■ **Challenge 1**: Count the lines in the records that contain the string "target", and give only the number.

■ **Text segment**:
+-------+
# Is it possible for my girlfriend to get a job in Germany?



## Sleutho

I was recently offered an engineering job with an international company with which I would be moving to Germany for 2 years. My Visa would be supported by the company. 

The problem is that I have a girlfriend that I would like to come with me, but she does not have a specialized background in engineering/IT/science/etc. From doing a little initial research, it sounds like it is very hard for an American citizen to find a non-specialized job in Germany due to the laws that give preferential treatment for employment to German and European citizens.

We are both American citizens without a strong background in German, although we would have 6 - 9 more months here before moving to improve our German skills and hopefully find her a job. From just looking on the internet, it seems like the easiest jobs for her to find would be either an American government job, an English teaching job, or a job with an American company. The job details are not finalized, but it sounds like I would be moving to a smaller town somewhere in Bavaria...possibly Friedrichshafen, so I think it would be harder to find a job in one of those categories than it would be in a larger city. What other job opportunities are there for someone in this position? Possibly in the hotel or restaurant industry?

This sounds like it would be a great opportunity for me and I don't want to turn it down because she can't come. Any help or suggestions would be greatly appreciated. Thanks


----------



## MrTweek

What kind of visa would your girlfriend be on?
Would getting married be an option for you? This would probably make everything much easier.

Unskilled jobs are indeed hard to find without any German skills. Anything that involves talking to people is more or less impossible. Even hotels or restaurants (except for the few Irish pubs that you find in any city) will require at least basic German.
+-------+
■ **Materials provided**:
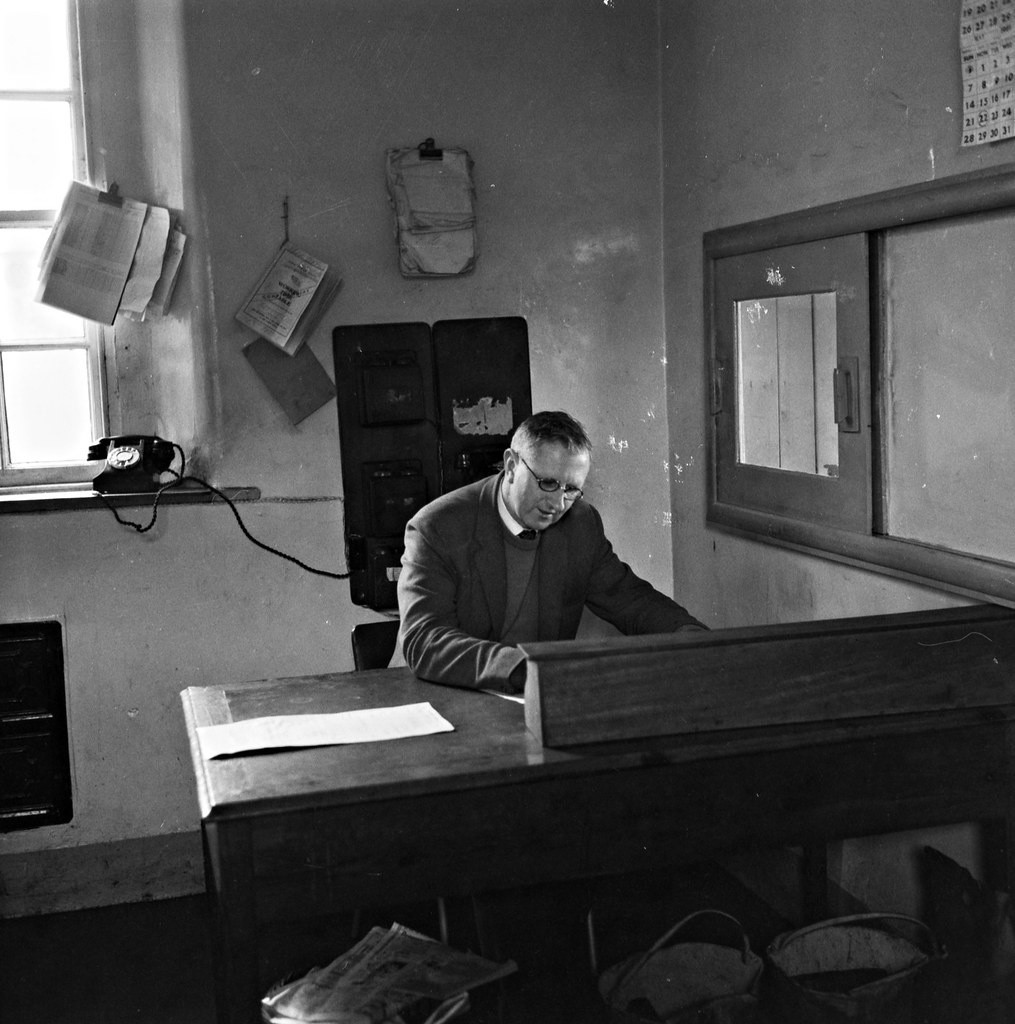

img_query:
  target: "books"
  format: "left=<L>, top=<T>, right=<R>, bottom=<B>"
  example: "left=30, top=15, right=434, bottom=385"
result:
left=235, top=241, right=344, bottom=358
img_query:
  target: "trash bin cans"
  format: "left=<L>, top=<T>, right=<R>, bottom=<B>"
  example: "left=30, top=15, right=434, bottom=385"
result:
left=264, top=965, right=472, bottom=1024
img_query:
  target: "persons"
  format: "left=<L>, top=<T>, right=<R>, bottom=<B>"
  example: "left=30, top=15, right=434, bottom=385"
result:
left=390, top=411, right=715, bottom=695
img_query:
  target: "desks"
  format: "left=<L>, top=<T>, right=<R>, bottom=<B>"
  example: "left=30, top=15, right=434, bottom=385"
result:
left=179, top=663, right=1015, bottom=1024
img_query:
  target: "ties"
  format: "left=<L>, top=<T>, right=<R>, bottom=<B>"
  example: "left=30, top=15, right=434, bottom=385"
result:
left=518, top=529, right=537, bottom=541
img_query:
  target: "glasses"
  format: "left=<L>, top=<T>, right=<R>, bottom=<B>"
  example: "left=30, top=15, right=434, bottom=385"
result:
left=517, top=454, right=584, bottom=500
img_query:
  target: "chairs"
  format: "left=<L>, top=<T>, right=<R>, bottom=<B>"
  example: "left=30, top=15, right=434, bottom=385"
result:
left=351, top=619, right=617, bottom=993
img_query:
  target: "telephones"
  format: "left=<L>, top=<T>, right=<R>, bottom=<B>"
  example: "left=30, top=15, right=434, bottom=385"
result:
left=87, top=435, right=175, bottom=493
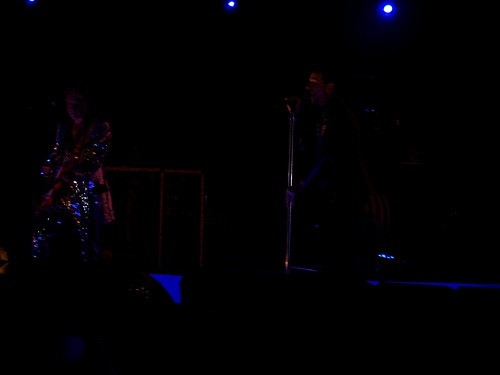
+-------+
■ **Challenge 2**: Carry on the forum thread about an American's girlfriend finding a job in Germany from the point where it stops.

■ **Expected output 1**: 8

■ **Expected output 2**:
American government jobs or teaching jobs could work, but they might be hard to get without any qualifications.
Even in German branches of American companies, the primary working language will probably still be German, but they might obviously be more tolerant towards non-German speakers.

On the other hand, in 6-9 months you can teach you enough basics in German to get around and become fluent after a couple of months in the country if you really want to.
That'd make everything much much easier.


----------



## ALKB

Sleutho said:


> I was recently offered an engineering job with an international company with which I would be moving to Germany for 2 years. My Visa would be supported by the company.
> 
> The problem is that I have a girlfriend that I would like to come with me, but she does not have a specialized background in engineering/IT/science/etc. From doing a little initial research, it sounds like it is very hard for an American citizen to find a non-specialized job in Germany due to the laws that give preferential treatment for employment to German and European citizens.
> 
> We are both American citizens without a strong background in German, although we would have 6 - 9 more months here before moving to improve our German skills and hopefully find her a job. From just looking on the internet, it seems like the easiest jobs for her to find would be either an American government job, an English teaching job, or a job with an American company. The job details are not finalized, but it sounds like I would be moving to a smaller town somewhere in Bavaria...possibly Friedrichshafen, so I think it would be harder to find a job in one of those categories than it would be in a larger city. What other job opportunities are there for someone in this position? Possibly in the hotel or restaurant industry?
> 
> This sounds like it would be a great opportunity for me and I don't want to turn it down because she can't come. Any help or suggestions would be greatly appreciated. Thanks



There is no girlfriend visa.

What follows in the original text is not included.